Do you see a trend here?
Have you ever wondered why we have the phrase silver fox to describe an older man without any labeling counterpart for women? That’s because men are allowed to age and women are not. Society only romanticizes wrinkles and grays if they’re on a man. If a woman dares to age, she must do everything in her power to try and reverse it. That’s why most beauty products are aimed at women, exploiting the fact that women face this pressure while increasing the products’ odds to gain profit.
It’s an ugly revelation: the sexist commitment to fulfilling men’s visual desires of women—joined forces with the beauty industry, social media, and ironically, women.
And you can’t blame women for wanting to make these changes because they’re rewarded for focusing on their looks by both men and society. They’re rewarded and distracted with attention, praise, and admiration.
So how did it get so out of hand in 2021? With smartphone applications and a constant refreshment of image filters, surgical and minimally invasive procedures became more normalized. The birth of social media bred an entirely new pressure to perfect lips, cheeks, nose, skin, and body figure.

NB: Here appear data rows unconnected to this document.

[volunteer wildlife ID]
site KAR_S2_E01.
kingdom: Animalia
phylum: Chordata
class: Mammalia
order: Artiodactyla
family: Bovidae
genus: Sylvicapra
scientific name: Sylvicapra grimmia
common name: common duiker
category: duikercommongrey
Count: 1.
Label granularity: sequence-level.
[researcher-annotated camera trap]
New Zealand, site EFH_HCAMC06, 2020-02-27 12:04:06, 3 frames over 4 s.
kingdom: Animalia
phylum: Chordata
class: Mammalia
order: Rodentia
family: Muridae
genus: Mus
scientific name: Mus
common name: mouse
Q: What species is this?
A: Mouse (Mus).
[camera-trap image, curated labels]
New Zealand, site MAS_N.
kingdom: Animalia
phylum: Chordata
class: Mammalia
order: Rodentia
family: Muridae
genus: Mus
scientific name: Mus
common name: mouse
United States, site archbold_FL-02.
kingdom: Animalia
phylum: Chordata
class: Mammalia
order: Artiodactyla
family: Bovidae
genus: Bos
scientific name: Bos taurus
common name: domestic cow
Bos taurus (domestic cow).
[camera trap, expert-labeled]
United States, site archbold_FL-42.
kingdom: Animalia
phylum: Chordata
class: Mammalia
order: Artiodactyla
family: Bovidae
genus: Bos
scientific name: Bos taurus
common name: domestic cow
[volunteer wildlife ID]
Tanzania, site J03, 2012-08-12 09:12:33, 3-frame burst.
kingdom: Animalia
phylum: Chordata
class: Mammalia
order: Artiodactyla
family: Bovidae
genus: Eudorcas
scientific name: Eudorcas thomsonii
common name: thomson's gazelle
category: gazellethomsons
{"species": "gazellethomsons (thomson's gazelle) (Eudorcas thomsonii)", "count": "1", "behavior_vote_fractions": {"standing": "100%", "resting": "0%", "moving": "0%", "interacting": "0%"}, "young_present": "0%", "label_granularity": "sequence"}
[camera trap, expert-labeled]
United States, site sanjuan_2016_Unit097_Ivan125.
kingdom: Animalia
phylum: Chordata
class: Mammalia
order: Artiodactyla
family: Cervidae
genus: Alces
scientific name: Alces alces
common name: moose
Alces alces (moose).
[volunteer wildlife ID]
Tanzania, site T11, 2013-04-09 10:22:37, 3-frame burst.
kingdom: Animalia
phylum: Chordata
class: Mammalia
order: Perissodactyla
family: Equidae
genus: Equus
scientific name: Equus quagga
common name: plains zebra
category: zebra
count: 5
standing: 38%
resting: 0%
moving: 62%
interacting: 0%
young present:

And it’s dangerous. It’s dangerous for anyone that devotes their life to appeasing the perception of someone else while simultaneously abandoning their truth. It’s dangerous that the age bracket to perfect beauty is getting younger and younger every year. It’s not only impacting women now, it’s impacting young girls too. The 18.1 million surgical and minimally invasive surgeries mentioned above included 223,000 procedures done on teenagers aged 13-19.
I’m not here to say one choice is right and the other is wrong. I’m challenging you to look at how much of your resources are being drained financially and mentally on looks—and how that impacts the way you see yourself. When you’re doing something to yourself for yourself, that’s self-love. But when you make decisions motivated by others’ opinions, you’re going to deplete your resources before you have a chance to use them anywhere else.
Like everything, it comes down to balance. When you max out your resources on looks, there’s no energy left to support the health of your mind and body—two power sources naked to the human eye.
Through years of growth, I had to evolve to shift my focus and see how harmful my behavior was in previous years. After years of disliking myself, I’ve gotten to a place where I make an effort to focus less on how I look. This is not because I don’t care about how I look; it’s because I’ve seen firsthand how much more powerful I am when I feel good versus when I look good. I’m able to treat myself and therefore treat others more kindly. Human beings are only given so much energy to spend, so when we devote it all outside, we don’t even touch the inside.
I’ve arrived at a place where looking good falls below feeling good on the totem pole—and I want every woman to know that kind of power is in their reach. It takes constant practice, and constantly ignoring and shutting out the commercialized pressures from the beauty industry.
Sure, needs and wants differ between people. Still, I wonder how things might shift if every woman knew how all of this pressure to meet unrealistic and ever-changing beauty standards began. Ultimately everyone is entitled to make whatever changes they want to themselves and budgeting their resources where they see fit. But if more women noticed the toxic metamorphosis that the bias emphasis on women’s looks has gone through, perhaps our collective motivation might shift.
I can’t help but fantasize about a society where we praise mental stability as much as we idolize bikini photos.
Can you imagine that for a second?
Lexie Kite and Lindsay Kite said it best: “Your body is an instrument, not an ornament.”
You’re meant to feel things, not look a certain way to appease the gaze of others.
When you feel the pressure to meet unrealistic beauty standards, know that you don’t have to conform so that you look like everyone else. Rebel so that you can look exactly like you—the one and only—and love every authentic experience of your evolution.
Don’t forget, you shine brightest from the inside.